___ Фрагмент текста

Не знаю, как повели бы себя в этой новогодней ситуации российские рецензенты книги Ерну, но в вину ему единодушно вменили именно легкомыслие. Чего это он так весело рассуждает про Буратино, газировку, пустые бутылки, Чапаева и хрущевскую оттепель? Последнюю он, кстати, вообще застать не успел. Чего поет дифирамбы очередям и скромной функциональности советских вещей, коммунальной кухне и «Маленькой Вере»? Зачем вообще этот ликбез о совке – что такое может рассказать нам о нем автор, покинувший Россию в 1991 г., чего мы сами бы не знали гораздо лучше? Это я резюмирую рецензии Василия Шевцова и Анны Ь-Наринской. Для подтверждения некомпетентности автора Анна Наринская находит самый коронный аргумент: у нее-де не было знакомых интеллигентов, которые смеялись над формулой «Казанова – это перевернутый Буратино». Ничего не остается, как померяться интеллигентностью.
Но что-то меня в книжке все-таки зацепило. Я вспомнила о восточно-европейском происхождении текста. Рассуждения восточно-европейских авторов особо занимают меня в силу обязательного присутствия в них двойной перспективы: они по опыту знают, что такое коммунизм и что такое либеральная демократия, что такое восток и что такое запад. Одну и ту же вещь они способны описать двояко, способны за любой западной культурной данностью обнаружить ведущий к ней человеческий путь, а в любом ужасе совка усмотреть некоторый нередуцируемый уют и показать его своеобразную разумность. Восточно-европейской прозе присуща весомость – в том смысле, в каком Чехов говорил, что то, что доставалось дворянским писателям от рождения, людям его круга приходилось добывать кровью. Я решила дать Ерну фору, то есть допустить, что и за его письмом стоит тот же конфликт перспектив.

______
___ Данные для упражнения

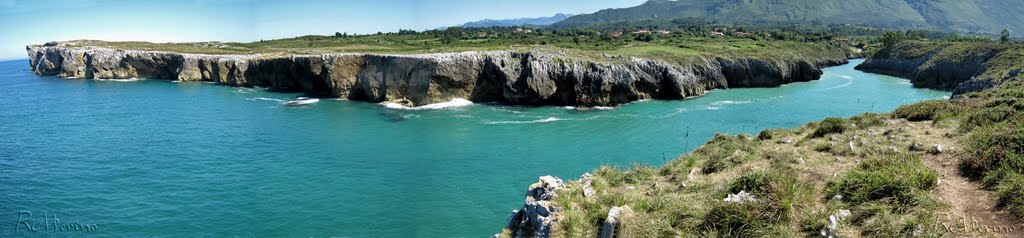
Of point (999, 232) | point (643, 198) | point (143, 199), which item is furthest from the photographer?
point (143, 199)

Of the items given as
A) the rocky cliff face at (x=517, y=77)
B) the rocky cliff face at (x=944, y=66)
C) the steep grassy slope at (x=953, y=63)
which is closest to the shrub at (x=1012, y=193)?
the steep grassy slope at (x=953, y=63)

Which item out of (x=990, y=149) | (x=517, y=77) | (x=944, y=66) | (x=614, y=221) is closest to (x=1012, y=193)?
(x=990, y=149)

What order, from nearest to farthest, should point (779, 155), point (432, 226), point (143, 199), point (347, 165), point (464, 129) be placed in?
point (779, 155) → point (432, 226) → point (143, 199) → point (347, 165) → point (464, 129)

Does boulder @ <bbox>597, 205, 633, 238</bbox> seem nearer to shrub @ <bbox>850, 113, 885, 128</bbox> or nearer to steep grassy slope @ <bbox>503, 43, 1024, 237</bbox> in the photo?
steep grassy slope @ <bbox>503, 43, 1024, 237</bbox>

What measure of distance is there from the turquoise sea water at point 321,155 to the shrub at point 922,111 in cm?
1082

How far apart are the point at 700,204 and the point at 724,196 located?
2.32ft

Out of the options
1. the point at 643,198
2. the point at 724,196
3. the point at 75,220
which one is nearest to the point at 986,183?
the point at 724,196

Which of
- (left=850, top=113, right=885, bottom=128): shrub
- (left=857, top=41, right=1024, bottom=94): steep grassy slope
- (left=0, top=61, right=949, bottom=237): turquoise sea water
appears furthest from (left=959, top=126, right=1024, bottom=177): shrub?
(left=857, top=41, right=1024, bottom=94): steep grassy slope

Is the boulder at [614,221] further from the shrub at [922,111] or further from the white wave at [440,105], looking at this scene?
the white wave at [440,105]

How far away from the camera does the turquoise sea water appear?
2180 centimetres

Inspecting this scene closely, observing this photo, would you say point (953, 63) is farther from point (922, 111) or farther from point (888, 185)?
point (888, 185)

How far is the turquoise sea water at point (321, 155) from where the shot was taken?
21797 mm

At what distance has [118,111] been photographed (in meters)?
53.2

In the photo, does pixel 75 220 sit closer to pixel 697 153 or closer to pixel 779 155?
pixel 697 153
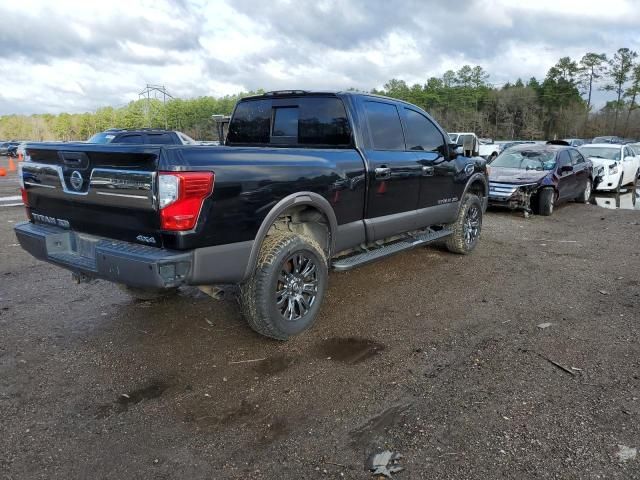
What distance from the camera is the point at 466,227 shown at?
6.72 meters

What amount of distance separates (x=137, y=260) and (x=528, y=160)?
10.3 meters

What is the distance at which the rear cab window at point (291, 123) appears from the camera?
474 cm

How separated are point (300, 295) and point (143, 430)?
62.6 inches

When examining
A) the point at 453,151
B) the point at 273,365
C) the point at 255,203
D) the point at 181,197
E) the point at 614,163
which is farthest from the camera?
the point at 614,163

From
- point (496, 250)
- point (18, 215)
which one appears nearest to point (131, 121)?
point (18, 215)

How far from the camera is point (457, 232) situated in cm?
654

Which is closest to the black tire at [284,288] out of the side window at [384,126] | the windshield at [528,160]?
the side window at [384,126]

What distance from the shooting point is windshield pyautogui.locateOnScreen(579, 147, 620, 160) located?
14.7m

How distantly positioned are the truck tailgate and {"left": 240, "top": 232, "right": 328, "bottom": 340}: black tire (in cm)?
84

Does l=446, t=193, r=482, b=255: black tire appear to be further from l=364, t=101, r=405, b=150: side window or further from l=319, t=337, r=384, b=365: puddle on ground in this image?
l=319, t=337, r=384, b=365: puddle on ground

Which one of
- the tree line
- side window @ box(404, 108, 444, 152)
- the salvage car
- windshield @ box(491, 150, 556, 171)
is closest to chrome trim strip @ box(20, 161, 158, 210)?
side window @ box(404, 108, 444, 152)

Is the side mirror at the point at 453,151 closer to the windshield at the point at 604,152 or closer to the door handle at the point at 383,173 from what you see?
the door handle at the point at 383,173

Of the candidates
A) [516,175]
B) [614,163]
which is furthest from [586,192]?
[516,175]

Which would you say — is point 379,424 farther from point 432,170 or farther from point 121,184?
point 432,170
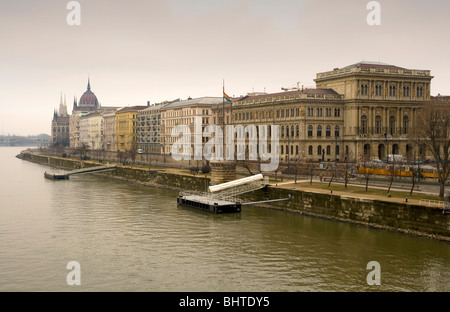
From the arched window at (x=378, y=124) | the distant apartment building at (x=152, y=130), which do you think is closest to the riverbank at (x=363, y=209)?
the arched window at (x=378, y=124)

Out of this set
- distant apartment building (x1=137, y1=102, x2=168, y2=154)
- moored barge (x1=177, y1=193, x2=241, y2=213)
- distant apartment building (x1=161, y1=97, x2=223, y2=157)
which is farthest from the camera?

______

**Задания:**
A. Воспроизведите дословно фрагмент текста от "Но что-то меня" до "же конфликт перспектив.".
B. Продублируйте без изменений строки списка от его начала до строки с "2180 centimetres" включительно. Изображения в ответ не включайте.

**Ответы к заданиям:**
A.
Но что-то меня в книжке все-таки зацепило. Я вспомнила о восточно-европейском происхождении текста. Рассуждения восточно-европейских авторов особо занимают меня в силу обязательного присутствия в них двойной перспективы: они по опыту знают, что такое коммунизм и что такое либеральная демократия, что такое восток и что такое запад. Одну и ту же вещь они способны описать двояко, способны за любой западной культурной данностью обнаружить ведущий к ней человеческий путь, а в любом ужасе совка усмотреть некоторый нередуцируемый уют и показать его своеобразную разумность. Восточно-европейской прозе присуща весомость – в том смысле, в каком Чехов говорил, что то, что доставалось дворянским писателям от рождения, людям его круга приходилось добывать кровью. Я решила дать Ерну фору, то есть допустить, что и за его письмом стоит тот же конфликт перспектив.

B.
Of point (999, 232) | point (643, 198) | point (143, 199), which item is furthest from the photographer?
point (143, 199)

Of the items given as
A) the rocky cliff face at (x=517, y=77)
B) the rocky cliff face at (x=944, y=66)
C) the steep grassy slope at (x=953, y=63)
which is closest to the shrub at (x=1012, y=193)?
the steep grassy slope at (x=953, y=63)

Which item out of (x=990, y=149) | (x=517, y=77) | (x=944, y=66) | (x=614, y=221) is closest to (x=1012, y=193)?
(x=990, y=149)

What order, from nearest to farthest, should point (779, 155), point (432, 226), point (143, 199), point (347, 165), point (464, 129) be placed in?
point (779, 155) → point (432, 226) → point (143, 199) → point (347, 165) → point (464, 129)

Does boulder @ <bbox>597, 205, 633, 238</bbox> seem nearer to shrub @ <bbox>850, 113, 885, 128</bbox> or nearer to steep grassy slope @ <bbox>503, 43, 1024, 237</bbox> in the photo?
steep grassy slope @ <bbox>503, 43, 1024, 237</bbox>

What measure of distance is there from the turquoise sea water at point 321,155 to the shrub at point 922,111 in cm?
1082

How far apart are the point at 700,204 and the point at 724,196 located?
2.32ft

Out of the options
1. the point at 643,198
2. the point at 724,196
3. the point at 75,220
which one is nearest to the point at 986,183?
the point at 724,196

Which of
- (left=850, top=113, right=885, bottom=128): shrub
- (left=857, top=41, right=1024, bottom=94): steep grassy slope
- (left=0, top=61, right=949, bottom=237): turquoise sea water
appears furthest from (left=959, top=126, right=1024, bottom=177): shrub?
(left=857, top=41, right=1024, bottom=94): steep grassy slope

Is the boulder at [614,221] further from the shrub at [922,111] or further from the white wave at [440,105], looking at this scene?
the white wave at [440,105]

How far away from the camera does the turquoise sea water appear?
2180 centimetres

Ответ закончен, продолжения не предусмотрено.